痛くて笑える青春を描いた、なぜか皆の心の中にいる実在の人物“佐々木”の映画「佐々木、イン、マイマイン」【黒田勇樹のハイパーメディア鑑賞記】

 こんにちは、黒田勇樹です。

 三栄町LIVE×黒田勇樹プロデュースvol.10「ウィルス・ブルース」が11月29日に無事終了しました。

 面白いものを作れたと実感してます。そしてたくさんの感想もいただいております。関係してくれた皆様、そして陰ながら応援してくださった皆様、ありがとうございます。

 今年は表立った活動はこれが最後になります。来年もよろしくお願いいたします。

 いや、何かお話がきましたら、全然表立った活動もやらせていただきますけど。

 今週も始めましょう。
黒田勇樹
「佐々木、イン、マイマイン」という映画を観てきました。

 売れない俳優が、学生時代のヒーロー的人物“佐々木”のことを思い出していくという、僕が審査員で、自主制作の映画祭や、少年漫画のコンペに出す読み切りで出てきたら

「絶ッッッッッ対に、落とすッッッ!」と、いう

“クリエイタールサンチマン”あるある的設定。

 知らねーよ!お前がどんなに苦労してモノを作っていようと、こっちが払う金額は一緒なんだから、面白いもんみせんかいッ!言い訳をせずに、ハリウッドの100億円と並べる映画、持ってこんかい!

 と、思うワケですが、この「佐々木~」は、分類するとすれば「キッズリターン」「桐島、部活やめるってよ」と同じ箱に入れられるような、上質な青春群像劇。

 主人公2人がそれぞれ、社会不適合な父親と2人暮らし、祖母と2人暮らしと“複雑な家庭”で、育っているのですが、その描写も「なんかこういうことあったよな」という、いわば世間的にマイノリティとして扱われているけど「実際は皆の身近にあった物語」が丁寧に描かれます。

 そこに出てくる原案であり、佐々木役を演じた俳優本人の友人をモデルにしたキャラクター“佐々木”

 多くの場面で「過程は描くけど、結果は描かない」、でも「観客には結果が想像できる」という描写をしていたことも、この物語の妙だったんではないかと思われます。

「こんなヤツ、いねーだろ!」と「いたいた!こういうヤツ!」の狭間を、見事に描写し、デフォルメした現実の世界に観客を連れて行きます。

 観劇後に心に残る「青春の残り香」こそが、この映画の本質で真実だったんじゃないでしょうか。

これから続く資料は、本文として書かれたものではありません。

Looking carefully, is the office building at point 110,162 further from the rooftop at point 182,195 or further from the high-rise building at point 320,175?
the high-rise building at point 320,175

 ラストシーンは「考えない」が、正解かな?と思ってます。

 唯一の心残りは、ベッドシーンの直前に白いセーターの女の子をガバっと脱がせる描写があるんですが「メイク落とす前の子をそんな脱がせ方しちゃダメだろ!」と…まあ、これすらも青春と言えば青春か。文句のつけようのない傑作でした。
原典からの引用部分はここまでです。